• **YOUR GOAL**
For the entries that follow, restate word for word the line containing "Sala Com Sof", the line containing "Exclusive: CSX to", and every line that lies between them.
BEGIN DATA RECORDS
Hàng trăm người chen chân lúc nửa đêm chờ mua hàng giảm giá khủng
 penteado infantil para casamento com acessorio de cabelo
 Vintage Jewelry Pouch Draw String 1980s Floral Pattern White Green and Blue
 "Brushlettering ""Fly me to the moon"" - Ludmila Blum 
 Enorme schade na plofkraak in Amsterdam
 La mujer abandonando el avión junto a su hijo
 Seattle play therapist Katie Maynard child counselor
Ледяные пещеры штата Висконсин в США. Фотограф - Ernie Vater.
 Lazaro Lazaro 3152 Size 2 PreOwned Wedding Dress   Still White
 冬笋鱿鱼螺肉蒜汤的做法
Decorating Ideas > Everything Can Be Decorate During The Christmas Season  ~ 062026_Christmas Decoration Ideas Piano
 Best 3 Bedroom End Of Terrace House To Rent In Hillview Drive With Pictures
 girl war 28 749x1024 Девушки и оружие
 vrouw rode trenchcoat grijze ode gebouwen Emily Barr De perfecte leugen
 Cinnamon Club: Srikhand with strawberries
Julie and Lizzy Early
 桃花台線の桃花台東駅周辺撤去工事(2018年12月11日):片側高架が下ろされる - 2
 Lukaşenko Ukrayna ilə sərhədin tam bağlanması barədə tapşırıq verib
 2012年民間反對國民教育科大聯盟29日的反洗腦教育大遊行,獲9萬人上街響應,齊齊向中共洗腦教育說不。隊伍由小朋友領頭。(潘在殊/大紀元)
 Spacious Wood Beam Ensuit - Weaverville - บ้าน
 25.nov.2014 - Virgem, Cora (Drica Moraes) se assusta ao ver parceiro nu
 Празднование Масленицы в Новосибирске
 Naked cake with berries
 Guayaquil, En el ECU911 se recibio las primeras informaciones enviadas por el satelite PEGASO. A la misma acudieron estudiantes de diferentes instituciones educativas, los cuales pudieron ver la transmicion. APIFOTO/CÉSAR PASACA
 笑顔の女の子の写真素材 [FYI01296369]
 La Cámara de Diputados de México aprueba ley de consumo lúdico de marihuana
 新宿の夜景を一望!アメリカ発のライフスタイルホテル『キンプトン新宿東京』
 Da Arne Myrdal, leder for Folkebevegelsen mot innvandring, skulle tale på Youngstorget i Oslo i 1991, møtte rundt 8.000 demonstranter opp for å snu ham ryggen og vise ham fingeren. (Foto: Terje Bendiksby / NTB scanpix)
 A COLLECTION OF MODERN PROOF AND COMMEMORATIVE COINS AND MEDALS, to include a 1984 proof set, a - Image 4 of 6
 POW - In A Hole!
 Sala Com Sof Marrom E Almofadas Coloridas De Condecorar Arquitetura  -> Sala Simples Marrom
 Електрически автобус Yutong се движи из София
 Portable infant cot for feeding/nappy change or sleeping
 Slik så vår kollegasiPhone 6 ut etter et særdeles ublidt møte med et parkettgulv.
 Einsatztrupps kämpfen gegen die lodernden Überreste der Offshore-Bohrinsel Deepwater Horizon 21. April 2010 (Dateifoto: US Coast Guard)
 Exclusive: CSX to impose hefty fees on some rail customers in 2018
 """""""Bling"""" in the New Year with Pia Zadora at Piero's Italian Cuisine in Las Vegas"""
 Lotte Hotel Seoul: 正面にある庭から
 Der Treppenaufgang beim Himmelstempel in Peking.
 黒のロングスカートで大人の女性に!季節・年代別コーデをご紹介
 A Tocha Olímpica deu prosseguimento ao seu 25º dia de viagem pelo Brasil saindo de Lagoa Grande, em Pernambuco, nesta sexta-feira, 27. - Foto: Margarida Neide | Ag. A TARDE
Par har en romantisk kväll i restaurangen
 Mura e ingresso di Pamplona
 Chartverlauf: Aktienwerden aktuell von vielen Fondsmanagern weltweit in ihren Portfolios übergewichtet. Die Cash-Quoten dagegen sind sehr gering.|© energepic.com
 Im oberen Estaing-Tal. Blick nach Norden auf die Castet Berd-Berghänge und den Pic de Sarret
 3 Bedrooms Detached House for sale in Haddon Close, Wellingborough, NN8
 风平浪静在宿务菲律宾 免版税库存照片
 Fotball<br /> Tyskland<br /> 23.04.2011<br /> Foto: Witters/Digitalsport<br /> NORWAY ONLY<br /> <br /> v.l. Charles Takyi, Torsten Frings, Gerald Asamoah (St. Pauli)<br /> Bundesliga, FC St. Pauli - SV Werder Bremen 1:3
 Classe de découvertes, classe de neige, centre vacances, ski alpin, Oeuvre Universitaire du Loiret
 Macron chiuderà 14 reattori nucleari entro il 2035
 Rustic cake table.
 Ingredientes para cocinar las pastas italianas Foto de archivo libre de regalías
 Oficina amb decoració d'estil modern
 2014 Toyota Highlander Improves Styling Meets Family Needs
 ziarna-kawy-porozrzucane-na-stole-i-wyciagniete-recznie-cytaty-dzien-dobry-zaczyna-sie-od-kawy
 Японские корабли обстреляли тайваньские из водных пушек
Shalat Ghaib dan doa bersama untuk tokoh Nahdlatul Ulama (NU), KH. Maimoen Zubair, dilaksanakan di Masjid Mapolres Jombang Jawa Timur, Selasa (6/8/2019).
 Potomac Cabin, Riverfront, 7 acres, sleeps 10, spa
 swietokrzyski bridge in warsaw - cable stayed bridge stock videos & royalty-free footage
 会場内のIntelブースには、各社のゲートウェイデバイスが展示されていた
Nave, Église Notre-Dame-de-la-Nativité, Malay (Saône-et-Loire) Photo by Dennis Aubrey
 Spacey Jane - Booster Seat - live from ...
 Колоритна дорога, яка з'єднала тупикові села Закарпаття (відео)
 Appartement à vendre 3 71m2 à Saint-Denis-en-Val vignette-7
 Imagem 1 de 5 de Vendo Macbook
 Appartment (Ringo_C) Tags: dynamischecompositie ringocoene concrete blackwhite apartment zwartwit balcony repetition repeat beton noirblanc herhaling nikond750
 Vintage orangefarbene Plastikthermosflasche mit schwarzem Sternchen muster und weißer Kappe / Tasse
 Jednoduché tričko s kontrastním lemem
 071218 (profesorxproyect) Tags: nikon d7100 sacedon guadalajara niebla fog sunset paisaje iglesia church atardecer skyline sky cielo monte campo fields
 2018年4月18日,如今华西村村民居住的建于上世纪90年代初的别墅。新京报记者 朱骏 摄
END DATA RECORDS
• **SOLUTION TO THIS EXERCISE**
 Sala Com Sof Marrom E Almofadas Coloridas De Condecorar Arquitetura  -> Sala Simples Marrom
 Електрически автобус Yutong се движи из София
 Portable infant cot for feeding/nappy change or sleeping
 Slik så vår kollegasiPhone 6 ut etter et særdeles ublidt møte med et parkettgulv.
 Einsatztrupps kämpfen gegen die lodernden Überreste der Offshore-Bohrinsel Deepwater Horizon 21. April 2010 (Dateifoto: US Coast Guard)
 Exclusive: CSX to impose hefty fees on some rail customers in 2018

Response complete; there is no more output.